As dismal of his outlook seems, his ideas find resonance with almost anyone who works in a modern office.

In the book, in which he weaves anecdotes with social commentary, he paints a picture of himself sitting in a grubby office building on the outskirts of New Delhi, waiting to see the Indian minister of state for the environment.

The meeting has been delayed by the over-worked, over-wrought minister, who is beleaguered by an incessantly ringing phone, interruptions by assistants and stacks of file folders awaiting his attention.

"The minister's brain, with its array of cognitive tools adapted for hominid life in the late Pleistocene, was clearly not up to the task confronting him that day on his desk," he writes. "The issues and problems were piling up faster than he or his staff could solve them. They faced an ingenuity gap."

Admit it. The problem is familiar.

After initially dismissing the book as "another lefty angst-fest," McGill University economics professor William Watson praises Homer-Dixon's understanding of economics and his compelling writing.

Watson writes, "Thomas Homer-Dixon is a sort of Bruce Chatwin of ideas. Reading the meditations that his travels around the world prompt in him -- on nitrogen-fixing, on deep sea currents, on the impossibility of predicting state failure, on car engines, on the earth's place in the cosmos, on briefing Al Gore and on dozens of other things -- is addictive. If we Westerners do scale back our consumption, as he recommends, I hope some provision is made to maintain his travel budget."

INEQUALITY CREATING TOO MANY PEOPLE WITH GUNS

Thomas Homer-Dixon says mega-mayhem will be caused by three global trends, which he has dubbed "the capitalist trilemma."

1. The global economy is starting to produce too many goods and services too many people can't afford.

While technology and globalization are expanding productivity, there are not enough people with enough money to buy the products. Homer-Dixon maintains companies are already producing 30-40 per cent more goods and services than are being consumed.
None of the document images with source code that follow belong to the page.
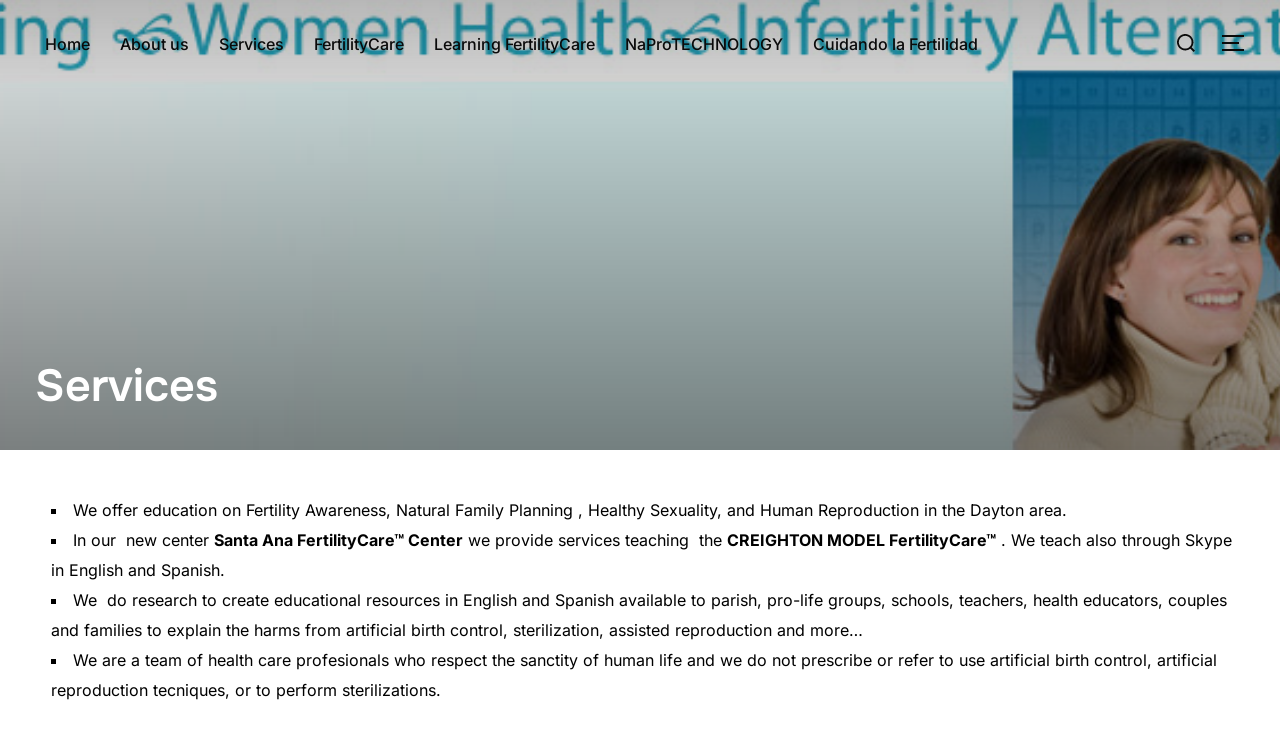

--- FILE ---
content_type: text/javascript
request_url: http://santaanafertilitycare.org/wp-content/plugins/wpzoom-forms/dist/assets/frontend/js/script.js?ver=1.3.3
body_size: 2466
content:
function wpzf_submit(token) {
    // Check if required inputs are filled
    var allInputsFilled = true;
  
    jQuery('form.wpzoom-forms_form [required]').each(function() {
        var input = jQuery(this);
        if (input.is(':checkbox')) {
            // For checkboxes
            if (!input.is(':checked')) {
                allInputsFilled = false;
                input.focus();
                return false; // exit the loop if any required checkbox is not checked
            }
        } else {
            // For non-checkbox inputs (text, password, etc.)
            if ( ! input.val() ) {
                allInputsFilled = false;
                input.focus();
                return false; // exit the loop if any required input is not filled
            }
        }
    } );
  
    if ( allInputsFilled ) {
        // All required inputs are filled, trigger form submission
        jQuery('form.wpzoom-forms_form').trigger('submit');
    }
}

(function ($) {
    'use strict';

    $('.wp-block-wpzoom-forms-multi-checkbox-field').each(function() {

        var $this = $(this);
        var $checkboxes = $this.find('input[type="checkbox"]:required');
    
        // Check if any checkbox is initially checked
        var anyChecked = false;
        $checkboxes.each(function() {
            if ($(this).prop('checked')) {
                anyChecked = true;
                return false; // Exit the loop early since we found a checked checkbox
            }
        });
    
        // If any checkbox is initially checked, remove the required attribute
        if (anyChecked) {
            $checkboxes.removeAttr('required');
        }
    
        $checkboxes.on('change', function() {
            var atLeastOneChecked = false;
    
            // Check if at least one checkbox is checked
            $checkboxes.each(function() {
                if ($(this).prop('checked')) {
                    atLeastOneChecked = true;
                    return false; // Exit the loop early since we found a checked checkbox
                }
            });
    
            // If at least one checkbox is checked, remove the required attribute
            if (atLeastOneChecked) {
                $checkboxes.removeAttr('required');
            } else {
                // If no checkbox is checked, add the required attribute back
                $checkboxes.attr('required', 'required');
            }
        });
    
    });
    
    

})(jQuery);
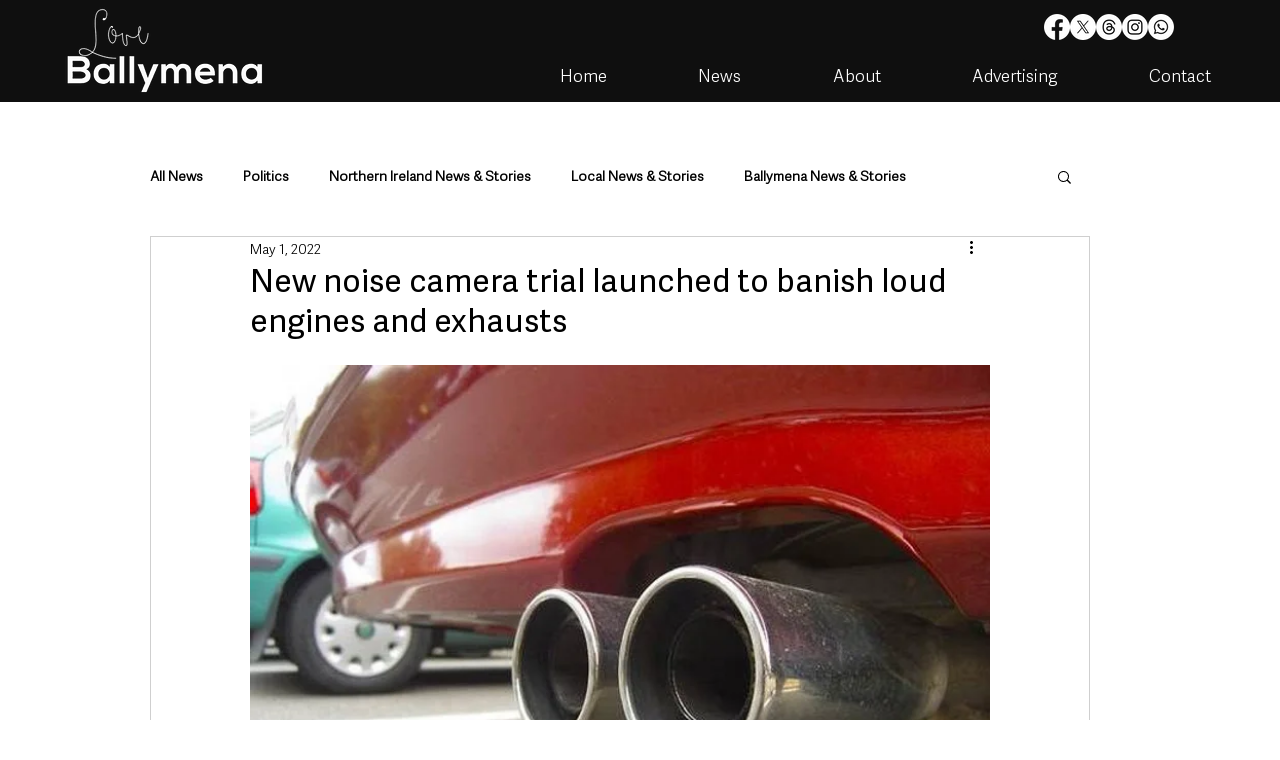

--- FILE ---
content_type: text/html; charset=utf-8
request_url: https://www.google.com/recaptcha/api2/aframe
body_size: 269
content:
<!DOCTYPE HTML><html><head><meta http-equiv="content-type" content="text/html; charset=UTF-8"></head><body><script nonce="MBSTz-45znz8vM8b7Kq_1Q">/** Anti-fraud and anti-abuse applications only. See google.com/recaptcha */ try{var clients={'sodar':'https://pagead2.googlesyndication.com/pagead/sodar?'};window.addEventListener("message",function(a){try{if(a.source===window.parent){var b=JSON.parse(a.data);var c=clients[b['id']];if(c){var d=document.createElement('img');d.src=c+b['params']+'&rc='+(localStorage.getItem("rc::a")?sessionStorage.getItem("rc::b"):"");window.document.body.appendChild(d);sessionStorage.setItem("rc::e",parseInt(sessionStorage.getItem("rc::e")||0)+1);localStorage.setItem("rc::h",'1769152352669');}}}catch(b){}});window.parent.postMessage("_grecaptcha_ready", "*");}catch(b){}</script></body></html>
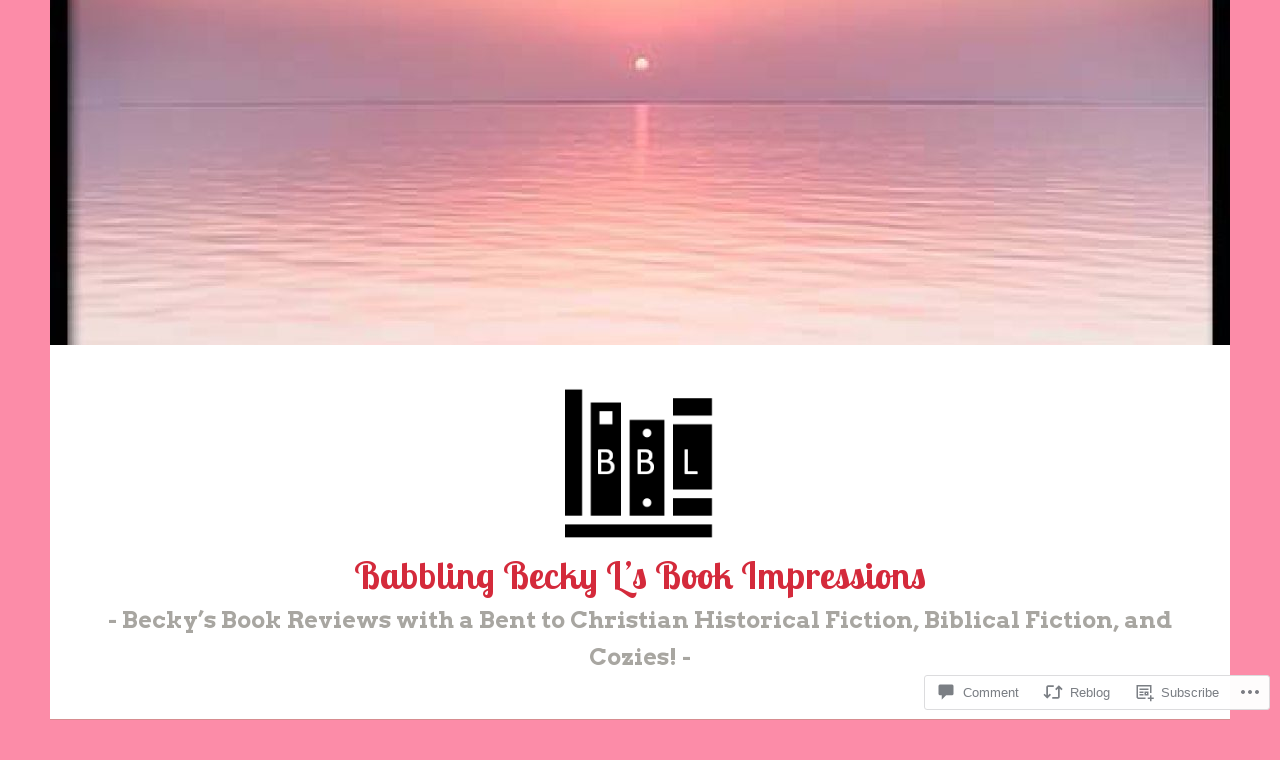

--- FILE ---
content_type: text/css;charset=utf-8
request_url: https://s0.wp.com/?custom-css=1&csblog=a1QRw&cscache=6&csrev=4
body_size: -86
content:
h1{background:linear-gradient(to right,#ffffcc 0%,#79966e 100%)}h2{background:linear-gradient(to right,#ffffcc 0%,#79966e 100%)}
The world's poor have seen a tiny rise in their standard of living, he says. But the gap continues to grow dramatically between rich and poor groups. The inequality is creating swarms of hungry, jealous, angry people in slums. They will be prone to violence. Some will gain access to increasingly sophisticated, cheap, portable and powerful weapons.

2. Population growth and rapidly expanding economies are throwing the Earth's natural balances out of kilter.

Although greener technologies are being developed, hyper-growth and technological advances are putting incredible pressure on the Earth and its resources, he says. The world's population has quadrupled in just a century. Fresh water supplies are being drained and farming crippled. Corporate and business leaders, he says, focus on narrow financial success rather than helping people live in a sustainable way. Global climate change and rising temperatures, caused by pollution, are just the most obvious examples of how the Earth cannot handle the waste being produced.

3. The world is becoming ultra-complex and few are capable of offering answers to match.

Growing populations, growing economies and growing technologies are making the Earth increasingly vulnerable and less naturally resilient. The world desperately needs integrated solutions to these complex problems, he says. The failure of U.S. intelligence to prepare for the Sept. 11 terrorist attack is a symbolic example of how the so-called experts are thinking far too narrowly, he says. He looks favorably on the Kyoto Accord, which he says constitutes the most complex international treaty ever agreed upon.